Dec. 12 (Bloomberg) -- China’s economic slowdown is deepening, with overcapacity in almost all industries, and won’t bottom out until after the first quarter of next year, two senior officials said today.

“The international financial crisis is having a severe domestic impact,” Li Yizhong, head of the Ministry of Industry and Information Technology, said at a press briefing in Beijing. “We don’t think we’ve bottomed out yet, and the impact will broaden further in December.”

Exports fell for the first time in seven years last month, imports plunged and manufacturing contracted by a record as the global recession pushed the world’s fourth-biggest economy into a slump. The slowdown will deepen before a 4 trillion yuan ($585 billion) stimulus package kicks in from the second quarter of next year, Liu He, a senior economic policy official, said at a conference in Beijing.

Stocks fell the most in three weeks after the cautions and the weakest retail-sales figures in nine months. The CSI 300 Index declined 4.2 percent.

China will support nine industries, including steel, telecommunications and automotive by cutting taxes, offering subsidies for technological upgrades and helping smaller companies get credit, Li, the industry minister, said.

China’s industrial-production growth cooled in October to 8.2 percent, the weakest pace in seven years.

Industrial Production

Li echoed a warning from Fan Gang, an adviser to the People’s Bank of China, that the November number, due to be released Dec. 15, will be worse.

China may help steelmakers hurt by weaker demand for automobiles and electric appliances by purchasing steel stockpiles, offering subsidies for plant upgrades and increasing export-tax rebates, Li said.

“Just about every industry” has overcapacity, he said.

China’s growth has slowed for five quarters. The economy expanded 9 percent in the third quarter, the least in five years. The World Bank forecasts the economy will expand 7.5 percent next year, which would be the slowest pace in almost two decades.

Policy makers shouldn’t use the nation’s exchange rate to boost exports, David Dollar, the World Bank’s country director for China, said today.

Exchange Rate

Exports are falling “because of shrinking global demand and the exchange rate is not the problem,” he said at a conference in Beijing.

The yuan closed at 6.8427 against the dollar for its biggest weekly advance since August, a 0.6 percent gain.

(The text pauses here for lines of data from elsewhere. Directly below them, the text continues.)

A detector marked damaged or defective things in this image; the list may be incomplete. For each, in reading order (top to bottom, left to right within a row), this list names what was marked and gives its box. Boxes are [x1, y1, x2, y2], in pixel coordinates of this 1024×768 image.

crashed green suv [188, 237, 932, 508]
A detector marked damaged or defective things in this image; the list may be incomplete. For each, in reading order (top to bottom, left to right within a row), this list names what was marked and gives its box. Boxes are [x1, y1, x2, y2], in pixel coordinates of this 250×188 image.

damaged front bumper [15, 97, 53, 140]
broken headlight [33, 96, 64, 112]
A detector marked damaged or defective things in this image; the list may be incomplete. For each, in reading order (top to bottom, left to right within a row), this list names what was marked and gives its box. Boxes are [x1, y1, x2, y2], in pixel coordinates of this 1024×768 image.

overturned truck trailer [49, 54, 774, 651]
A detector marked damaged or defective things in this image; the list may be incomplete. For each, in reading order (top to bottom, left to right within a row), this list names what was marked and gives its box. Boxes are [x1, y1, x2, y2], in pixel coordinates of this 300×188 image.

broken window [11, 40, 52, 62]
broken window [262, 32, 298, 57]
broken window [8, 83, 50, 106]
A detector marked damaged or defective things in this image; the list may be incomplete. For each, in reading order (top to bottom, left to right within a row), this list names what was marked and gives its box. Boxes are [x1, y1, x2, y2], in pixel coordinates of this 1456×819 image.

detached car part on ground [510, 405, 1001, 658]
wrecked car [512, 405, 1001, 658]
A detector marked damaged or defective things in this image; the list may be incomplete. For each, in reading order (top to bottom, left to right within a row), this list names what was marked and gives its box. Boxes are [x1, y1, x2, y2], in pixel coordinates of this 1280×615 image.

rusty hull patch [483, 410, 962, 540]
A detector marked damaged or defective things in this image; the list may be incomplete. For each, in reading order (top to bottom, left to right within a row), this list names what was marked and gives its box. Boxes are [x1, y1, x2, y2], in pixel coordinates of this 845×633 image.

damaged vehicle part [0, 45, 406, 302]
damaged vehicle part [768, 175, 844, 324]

China’s slowdown will deepen in the first quarter of next year as companies run down inventory, said Liu, vice minister of the Central Leading Group on Financial and Economic Affairs.

“China’s economy may grow at a rather low level in the first quarter,” he said. “Many companies were overoptimistic about the economic cycle, so they built up a lot of inventory and now they have to digest that.”

The government said this week that sustaining growth will be its top priority in 2009.

The central bank cut the key lending rate by the most in 11 years on Nov. 26, two weeks after Premier Wen Jiabao announced the stimulus package and the nation adopted a “moderately loose” monetary policy.